Suppression of ERECTA Signaling Impacts Agronomic Performance of Soybean (Glycine max (L) Merril) in the Greenhouse.

The ERECTA (ER) family of genes, encoding leucine-rich repeat receptor-like kinase (RLK), influences complex morphological and physiological aspects of plants. Modulation of ER signaling leads to abiotic stress tolerance in diverse plant species. However, whether the gain in stress tolerance is accompanied with desirable agronomic performance is not clearly known. In this study, soybean plants potentially suppressed in ER signaling were evaluated for the phenotypic performance and drought response in the greenhouse. These plants expressed a dominant-negative Arabidopsis thaliana ER (AtER) called ΔKinase to suppress ER signaling, which has previously been linked with the tolerance to water deficit, a major limiting factor for plant growth and development, directly compromising agricultural production. With the aim to select agronomically superior plants as stress-tolerant lines, transgenic soybean plants were subjected to phenotypic selection and subsequently to water stress analysis. This study found a strong inverse correlation of ΔKinase expression with the agronomic performance of soybean plants, indicating detrimental effects of expressing ΔKinase that presumably led to the suppression of ER signaling. Two lines were identified that showed favorable agronomic traits and expression of ΔKinase gene, although at lower levels compared with the rest of the transgenic lines. The drought stress analysis on the progenies of these lines, however, showed that these plants were more susceptible to water-deficit stress as compared with the non-transgenic controls. The selected transgenic plants showed greater stomata density and conductance, which potentially led to higher biomass, and consequently more water demand and greater susceptibility to the periods of water withholding.

Recombinase-mediated integration of a multigene cassette in rice leads to stable expression and inheritance of the stacked locus.

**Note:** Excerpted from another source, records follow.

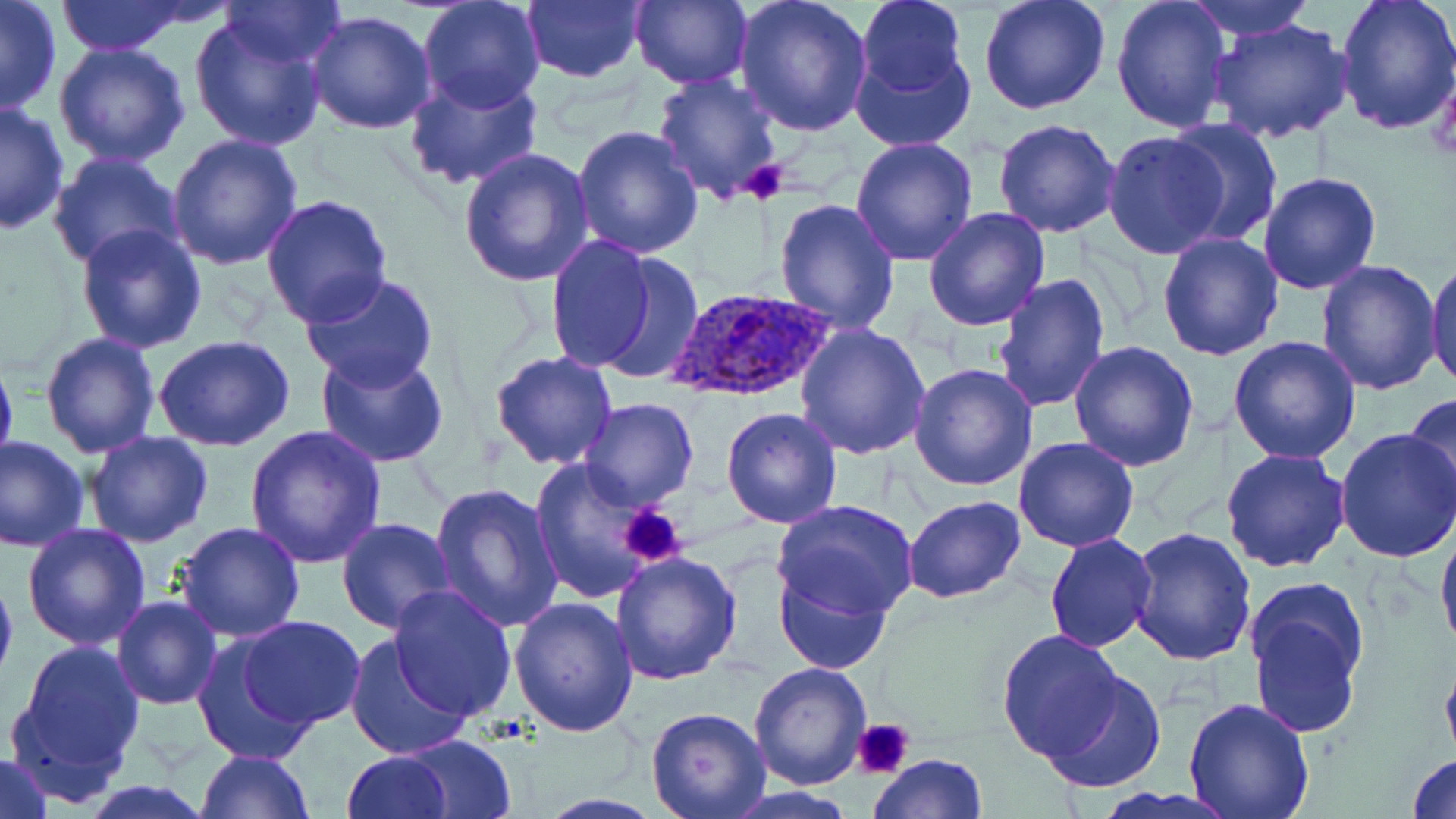
slide-level diagnosis = Plasmodium ovale
modality = optical microscopy
field of view = one of a larger specimen
platelet locations = approximate bounding boxes as [x1, y1, x2, y2] in pixels: [742, 158, 790, 205], [619, 504, 689, 569], [854, 716, 917, 778]
preparation = thin blood film
Plasmodium ovale-infected red blood cell locations = approximate bounding boxes as [x1, y1, x2, y2] in pixels: [666, 288, 837, 403]
magnification = 1000x
image size = 1456×819 pixels
uninfected red blood cell locations = approximate bounding boxes as [x1, y1, x2, y2] in pixels: [0, 0, 62, 117], [56, 0, 188, 55], [218, 0, 349, 69], [520, 0, 647, 84], [627, 0, 753, 89], [732, 0, 875, 137], [854, 0, 968, 97], [978, 0, 1111, 116], [1111, 0, 1233, 136], [1182, 0, 1317, 41], [1333, 0, 1456, 136], [417, 1, 546, 114], [306, 11, 437, 135], [189, 13, 327, 152], [1205, 16, 1355, 146], [53, 42, 193, 168], [849, 44, 976, 152], [404, 71, 544, 191], [652, 74, 783, 199], [0, 102, 70, 235], [1166, 117, 1282, 246], [993, 118, 1123, 238], [571, 126, 703, 258], [1102, 130, 1230, 261], [167, 132, 303, 269], [851, 136, 980, 265], [459, 146, 594, 287], [46, 151, 186, 275], [1260, 173, 1383, 294], [260, 194, 393, 327], [775, 197, 899, 336], [922, 206, 1052, 331], [75, 222, 208, 354], [1157, 230, 1287, 360], [546, 235, 659, 373], [592, 254, 704, 387], [1424, 255, 1455, 392], [1315, 261, 1442, 395], [992, 272, 1108, 414], [299, 273, 442, 391], [794, 321, 932, 460], [40, 333, 162, 459], [1229, 334, 1362, 464], [154, 336, 297, 453], [1068, 339, 1200, 470], [0, 346, 18, 475], [316, 349, 449, 468], [490, 351, 619, 470], [909, 362, 1039, 491], [1403, 393, 1456, 511], [578, 399, 700, 513], [721, 407, 843, 529], [244, 424, 386, 567], [1336, 425, 1456, 562], [85, 431, 216, 548], [0, 435, 90, 552], [1014, 436, 1142, 551], [1221, 447, 1350, 573], [530, 461, 658, 603], [430, 485, 563, 634], [903, 496, 1027, 603], [772, 499, 920, 621], [334, 518, 456, 635], [176, 520, 307, 641], [21, 522, 151, 649], [1436, 522, 1456, 659], [1129, 528, 1257, 668], [1044, 534, 1158, 653], [611, 550, 743, 685], [774, 566, 892, 675], [0, 568, 18, 690], [1244, 578, 1371, 738], [388, 584, 517, 721], [112, 595, 222, 710], [510, 597, 639, 738], [239, 616, 364, 729], [997, 628, 1125, 760], [194, 631, 315, 760], [342, 635, 471, 764], [9, 640, 146, 787], [1439, 654, 1456, 769], [747, 662, 873, 789], [1038, 672, 1165, 796], [1182, 698, 1315, 819], [645, 708, 770, 819], [401, 736, 516, 818], [195, 750, 313, 818], [343, 750, 450, 818], [1, 751, 54, 819], [1407, 751, 1456, 819], [869, 754, 987, 818], [534, 793, 667, 818]
stain = May-Grünwald-Giemsa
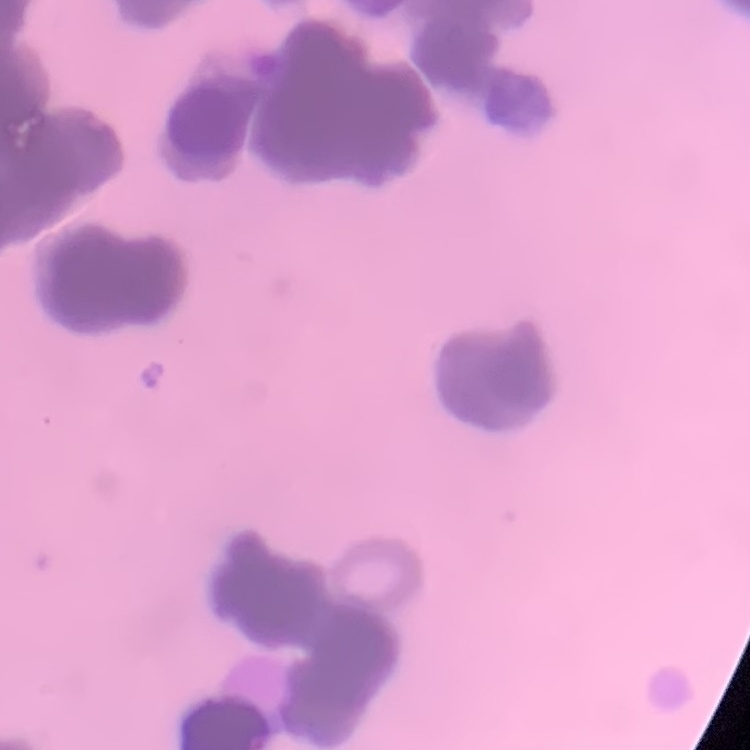

red_blood_cell_morphology: rouleaux formation
preparation: thin peripheral smear
image_type: one tile cut from a larger photomicrograph
stain: Field's or Giemsa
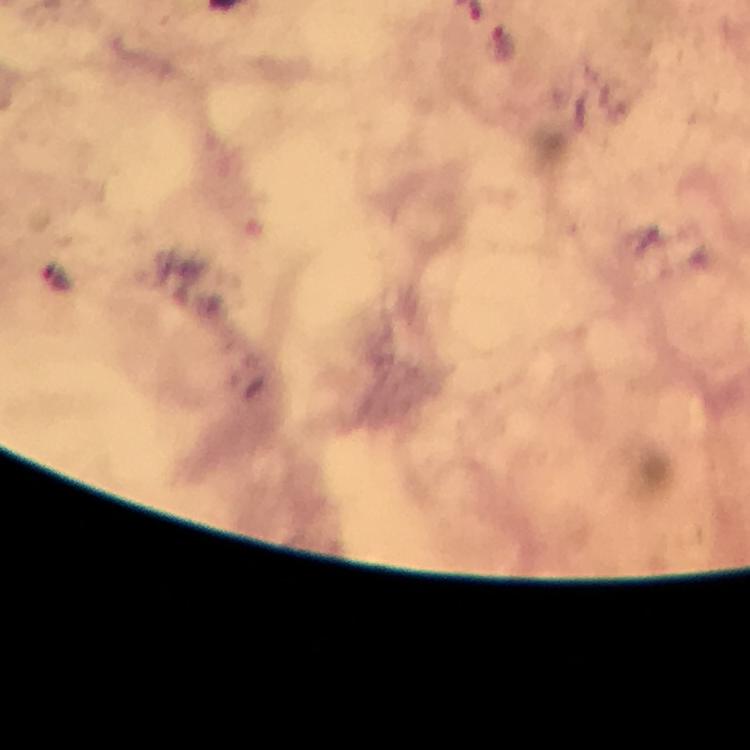

immersion oil = used
magnification = 100x
cropped from = a single field of view
Plasmodium parasite locations = approximate centers as [x, y] in pixels: [504, 46]
stain = Giemsa
context = from a malaria diagnostic workup
capture = smartphone photograph through a microscope
preparation = thick smear
image size = 750×750 pixels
Assess the morphology of the erythrocytes.
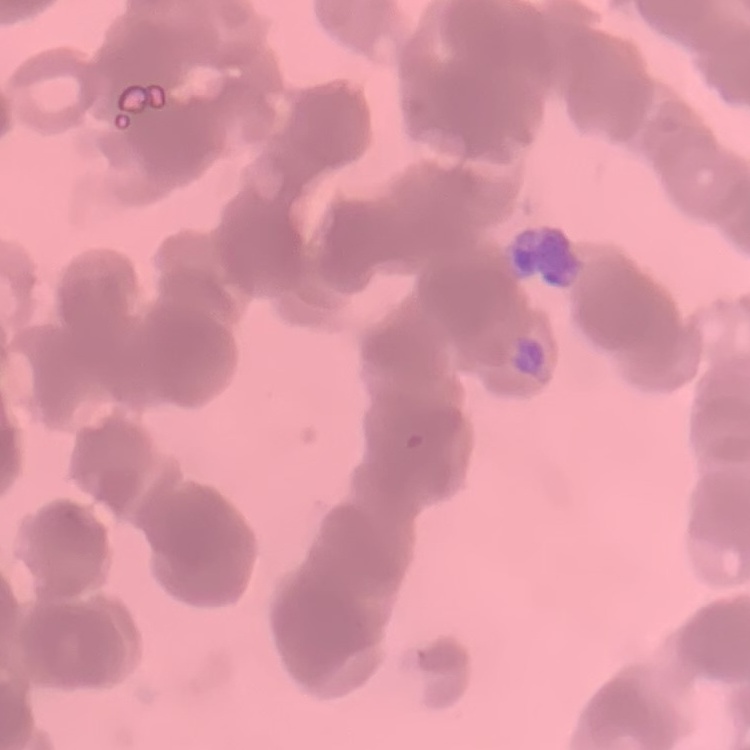
They show rouleaux formation.

Summary:
  - Preparation: thin blood smear
  - Image type: square crop of a larger photomicrograph
  - Stain: Field's or Giemsa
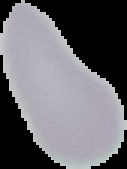 From a thin blood smear. Segmented cell region on a black background. Image is 127×169 pixels. Malaria status: uninfected.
Report the malaria status of this cell.
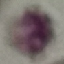
Uninfected.

Giemsa-stained preparation. Thin smear of blood. Photographed with a smartphone camera at the microscope eyepiece. Cell patch, automatically extracted from a larger field of view and resized to 64 × 64 pixels.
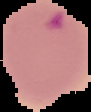

Summary:
  - Image type: segmented cell region with the area outside set to black
  - Preparation: thin blood film
  - Result: malaria parasites detected
  - Image size: 91×112 pixels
Evaluate for malaria.
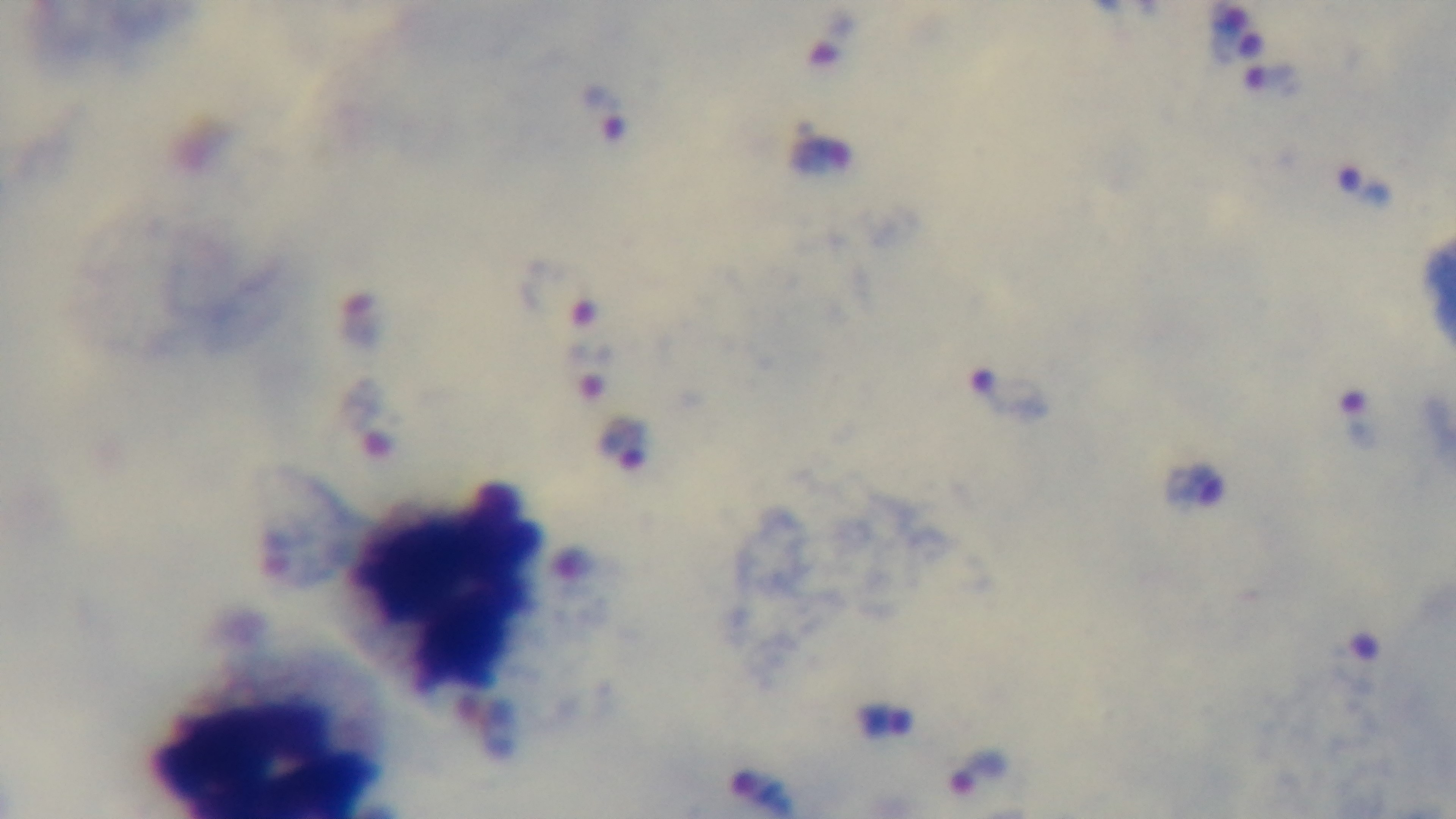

Efficient methods for multigene transformation are important for developing novel crop varieties. Methods based on random integrations of multiple genes have been successfully used for metabolic engineering in plants. However, efficiency of co-integration and co-expression of the genes could present a bottleneck. Recombinase-mediated integration into the engineered target sites is arguably a more efficient method of targeted integration that leads to the generation of stable transgenic lines at a high rate. This method has the potential to streamline multigene transformation for metabolic engineering and trait stacking in plants. Therefore, empirical testing of transgene(s) stability from the multigene site-specific integration locus is needed. Here, the recombinase technology based on Cre-lox recombination was evaluated for developing multigenic lines harboring constitutively-expressed and inducible genes. Targeted integration of a five genes cassette in the rice genome generated a precise full-length integration of the cassette at a high rate, and the resulting multigenic lines expressed each gene reliably as defined by their promoter activity. The stable constitutive or inducible expression was faithfully transmitted to the progeny, indicating inheritance-stability of the multigene locus. Co-localization of two distinctly inducible genes by heat or cold with the strongly constitutive genes did not appear to interfere with each other's expression pattern. In summary, high rate of co-integration and co-expression of the multigene cassette installed by the recombinase technology in rice shows that this approach is appropriate for multigene transformation and introduction of co-segregating traits. SIGNIFICANCE STATEMENT: Recombinase-mediated site-specific integration approach was found to be highly efficacious in multigene transformation of rice showing proper regulation of each gene driven by constitutive or inducible promoter. This approach holds promise for streamlining gene stacking in crops and expressing complex multigenic traits.